Семь вечеров - Хорхе Борхес
Шрифт:
Интервал:
Закладка:
Почему не назвать дату, столь памятную — 1955 год. Я говорю не о знаменитых сентябрьских ливнях, а о своих обстоятельствах.
За свою жизнь я получил множество незаслуженных почестей, но ни одна из них не обрадовала меня больше, чем назначение на пост директора Национальной библиотеки. По причинам скорее политического, чем литературного характера, я был назначен на этот пост Освободительной революцией.
Став директором библиотеки, я возвратился в дом на улице Мехико в квартале Монсеррат, в южной части города, в дом, о котором я хранил столько воспоминаний. Я никогда не мечтал о возможности стать директором библиотеки, и воспоминания мои были совсем иного рода. По вечерам мы приходили сюда с отцом. Отец мой, профессор психологии, просил книгу Бергсона или Уильяма Джемса, своих излюбленных авторов, или Густава Шпиллера. Я был слишком робок, чтобы попросить книгу, и брал какой-нибудь том Британской энциклопедии или немецких энциклопедий Брокгауза или Майера. Я выбирал том наугад, клал на полку сбоку и читал.
Помню вечер, когда я почувствовал себя получившим подарок, подарок букв dr; мне попались три статьи: о друидах, друзах и Драйдене. Бывали вечера менее удачные. Кроме того, я знал, что в этом доме находится Груссак; я мог познакомиться с ним, но был тогда, могу признаться, слишком робок — почти так же, как теперь. Тогда мне казалось, что робость имеет значение, а сейчас я знаю, что это одно из зол, которые человеку надо стараться преодолеть, что на самом деле робость не имеет значения, как и многое другое, что люди склонны считать очень важным.
Я получил назначение на пост в конце 1955 года; вступив в должность, спросил о количестве томов, и мне ответили, что их миллион. Впоследствии я узнал, что книг девятьсот тысяч, число более чем достаточное (возможно даже, девятьсот тысяч производит большее впечатление, чем миллион: девятьсот тысяч; миллион же звучит слишком коротко).

● **ПРЕДСТАВЛЕННЫЙ МАТЕРИАЛ**

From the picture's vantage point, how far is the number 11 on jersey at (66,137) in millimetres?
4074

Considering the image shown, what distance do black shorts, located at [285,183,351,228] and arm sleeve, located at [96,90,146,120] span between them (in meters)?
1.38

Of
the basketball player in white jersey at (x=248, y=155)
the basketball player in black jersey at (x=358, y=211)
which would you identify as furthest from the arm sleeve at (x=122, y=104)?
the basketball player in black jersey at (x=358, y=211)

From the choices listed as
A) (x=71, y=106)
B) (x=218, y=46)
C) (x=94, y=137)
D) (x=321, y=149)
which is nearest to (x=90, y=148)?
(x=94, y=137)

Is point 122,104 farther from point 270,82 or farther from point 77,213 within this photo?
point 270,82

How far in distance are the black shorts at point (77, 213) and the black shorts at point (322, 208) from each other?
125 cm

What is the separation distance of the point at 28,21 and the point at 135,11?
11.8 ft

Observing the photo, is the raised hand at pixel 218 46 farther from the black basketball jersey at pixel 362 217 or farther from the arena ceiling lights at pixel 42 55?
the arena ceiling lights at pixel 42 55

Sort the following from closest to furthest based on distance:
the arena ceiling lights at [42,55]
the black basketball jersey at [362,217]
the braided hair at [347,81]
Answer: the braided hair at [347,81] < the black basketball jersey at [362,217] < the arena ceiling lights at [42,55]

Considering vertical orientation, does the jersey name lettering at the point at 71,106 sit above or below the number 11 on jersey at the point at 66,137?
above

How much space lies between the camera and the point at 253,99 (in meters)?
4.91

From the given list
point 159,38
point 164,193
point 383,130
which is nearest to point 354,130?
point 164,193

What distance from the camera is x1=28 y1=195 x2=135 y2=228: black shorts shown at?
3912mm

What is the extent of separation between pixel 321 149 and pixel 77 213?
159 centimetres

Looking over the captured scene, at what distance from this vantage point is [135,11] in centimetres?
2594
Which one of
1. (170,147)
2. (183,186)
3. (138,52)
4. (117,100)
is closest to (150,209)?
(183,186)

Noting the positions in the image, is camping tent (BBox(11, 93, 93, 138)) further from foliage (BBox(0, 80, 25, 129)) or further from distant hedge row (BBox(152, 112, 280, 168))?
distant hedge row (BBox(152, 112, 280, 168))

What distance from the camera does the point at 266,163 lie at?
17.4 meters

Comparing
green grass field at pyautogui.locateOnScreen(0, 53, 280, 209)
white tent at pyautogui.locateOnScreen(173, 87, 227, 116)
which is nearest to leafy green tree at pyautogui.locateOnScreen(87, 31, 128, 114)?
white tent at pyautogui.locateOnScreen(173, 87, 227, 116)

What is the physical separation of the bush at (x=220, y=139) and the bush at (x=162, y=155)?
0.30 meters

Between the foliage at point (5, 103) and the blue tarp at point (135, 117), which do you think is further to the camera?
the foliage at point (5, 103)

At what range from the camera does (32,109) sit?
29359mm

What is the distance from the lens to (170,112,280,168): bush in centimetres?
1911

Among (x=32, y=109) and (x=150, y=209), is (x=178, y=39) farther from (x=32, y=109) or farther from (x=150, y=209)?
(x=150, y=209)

● **ПОСТАВЛЕННОЕ ЗАДАНИЕ**
Сколько книг, как впоследствии узнал рассказчик, было в библиотеке согласно отрывку? Представленный материал для выполнения задания не требуется.

● **ВЫПОЛНЕННОЕ ЗАДАНИЕ**
Девятьсот тысяч.